The international human rights organization Amnesty International, in its yearly report released on Wednesday, said that the human rights situation in the Xinjiang Uyghur Autonomous Region (XUAR) remained grave and there was no accountability for grave human rights violations committed against Uyghurs, Kazakhs and other predominantly Muslim ethnic minorities. In its yearly report, Amnesty International stated that people who participated in events to commemorate the victims of an apartment block fire in Xinjiang’s capital Urumqi and other protests against stringent COVID-19 policies known as the A4 protests or White Paper Revolution due to protesters holding blank sheets of paper continued to face harassment.
According to the report, Amnesty International found no evidence of progress in implementing recommendations mentioned in the Office of the High Commissioner for Human Rights (OHCHR) 2022 report which mentioned possible crimes against humanity against members of Uyghur and other predominantly Muslim groups in Xinjiang. In the meantime, systematic repression of Uyghurs, Kazakhs, and those from other predominantly Muslim ethnic minority groups continued and impunity remained entrenched. Up to 1 million people had been arbitrarily detained in internment camps and prisons since the crackdown began in 2017 and there were further detentions and unfair trials in 2023.
In June last year, a court in Urumqi sentenced Uyghur student Zulyar Yasin to 15 years imprisonment for “separatism”. In July, his mother, Rahile Jalalidin, was taken away by the police after protesting about her son’s sentence. In February, state security police detained ethnic Kazakh journalist and artist Zhanargul Zhumatai from her mother’s home in Urumqi after she communicated with contacts overseas and spoke out against the appropriation of land from Kazakh herder communities around Urumqi for the construction of roads and hydropower electricity projects.

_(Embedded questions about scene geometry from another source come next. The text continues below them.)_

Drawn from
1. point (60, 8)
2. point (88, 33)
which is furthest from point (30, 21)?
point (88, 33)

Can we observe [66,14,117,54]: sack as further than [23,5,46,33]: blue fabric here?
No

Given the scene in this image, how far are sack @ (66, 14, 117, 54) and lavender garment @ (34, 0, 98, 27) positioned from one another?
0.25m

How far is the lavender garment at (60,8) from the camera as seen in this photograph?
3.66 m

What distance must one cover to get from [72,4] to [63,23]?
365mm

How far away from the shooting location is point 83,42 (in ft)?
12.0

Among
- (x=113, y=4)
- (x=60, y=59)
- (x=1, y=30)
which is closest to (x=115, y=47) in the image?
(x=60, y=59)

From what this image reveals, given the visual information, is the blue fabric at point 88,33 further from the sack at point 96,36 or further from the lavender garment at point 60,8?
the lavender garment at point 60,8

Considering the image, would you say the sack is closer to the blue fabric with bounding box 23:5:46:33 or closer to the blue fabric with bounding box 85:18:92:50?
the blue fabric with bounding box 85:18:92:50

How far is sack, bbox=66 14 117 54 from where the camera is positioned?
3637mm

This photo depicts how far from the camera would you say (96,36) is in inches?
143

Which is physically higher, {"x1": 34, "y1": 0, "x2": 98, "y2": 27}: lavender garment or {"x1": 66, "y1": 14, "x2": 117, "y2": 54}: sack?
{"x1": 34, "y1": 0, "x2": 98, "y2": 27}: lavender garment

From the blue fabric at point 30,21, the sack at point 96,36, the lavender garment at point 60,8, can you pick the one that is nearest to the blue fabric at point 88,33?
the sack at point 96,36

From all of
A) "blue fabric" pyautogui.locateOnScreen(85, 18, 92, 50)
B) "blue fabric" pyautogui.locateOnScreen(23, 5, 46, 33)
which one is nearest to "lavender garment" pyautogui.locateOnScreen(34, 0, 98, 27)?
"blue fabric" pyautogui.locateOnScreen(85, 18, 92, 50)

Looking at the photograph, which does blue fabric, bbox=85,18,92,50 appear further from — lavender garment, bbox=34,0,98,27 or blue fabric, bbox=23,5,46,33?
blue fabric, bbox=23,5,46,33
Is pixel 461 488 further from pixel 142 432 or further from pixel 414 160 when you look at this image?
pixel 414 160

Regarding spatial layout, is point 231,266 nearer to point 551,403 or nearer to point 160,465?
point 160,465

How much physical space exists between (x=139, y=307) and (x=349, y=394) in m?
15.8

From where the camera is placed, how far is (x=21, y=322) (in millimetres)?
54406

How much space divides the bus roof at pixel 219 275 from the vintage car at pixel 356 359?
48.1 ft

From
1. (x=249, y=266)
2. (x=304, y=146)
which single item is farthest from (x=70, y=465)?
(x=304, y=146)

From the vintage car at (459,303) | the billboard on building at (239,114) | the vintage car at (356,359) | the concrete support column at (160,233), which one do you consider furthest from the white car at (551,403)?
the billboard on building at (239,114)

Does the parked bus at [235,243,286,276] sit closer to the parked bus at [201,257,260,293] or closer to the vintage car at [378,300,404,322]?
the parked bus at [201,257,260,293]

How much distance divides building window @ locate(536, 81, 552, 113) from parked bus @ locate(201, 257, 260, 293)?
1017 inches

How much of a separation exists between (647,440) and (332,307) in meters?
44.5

Previously, Zhanargul was detained for over two years in an internment camp, where she developed heart problems reportedly due to lack of medical care. The use of forced labour by Uyghurs continued to be reported by independent researchers and media sources. In September, an International Labour Organisation (ILO) delegation visited Xinjiang Uyghur Autonomous Region to hold “technical discussions” about the implementation of ILO Conventions 29 and 105 relating to forced labour and ratified by China in 2022.
Similarly, the extent of discrimination and restrictions on the rights of Tibetans increasingly undermined their cultural identity and language. In February, five United Nations experts wrote to the Chinese government raising concerns about labour transfer programs under which millions of rural Tibetans were allegedly taken from their homes and traditional livelihoods and placed in low-skilled, low-paid manufacturing jobs.
The experts noted that the practice might negatively impact Tibetan minority languages, cultural practices, and religion, and could amount to the trafficking of persons for forced labour.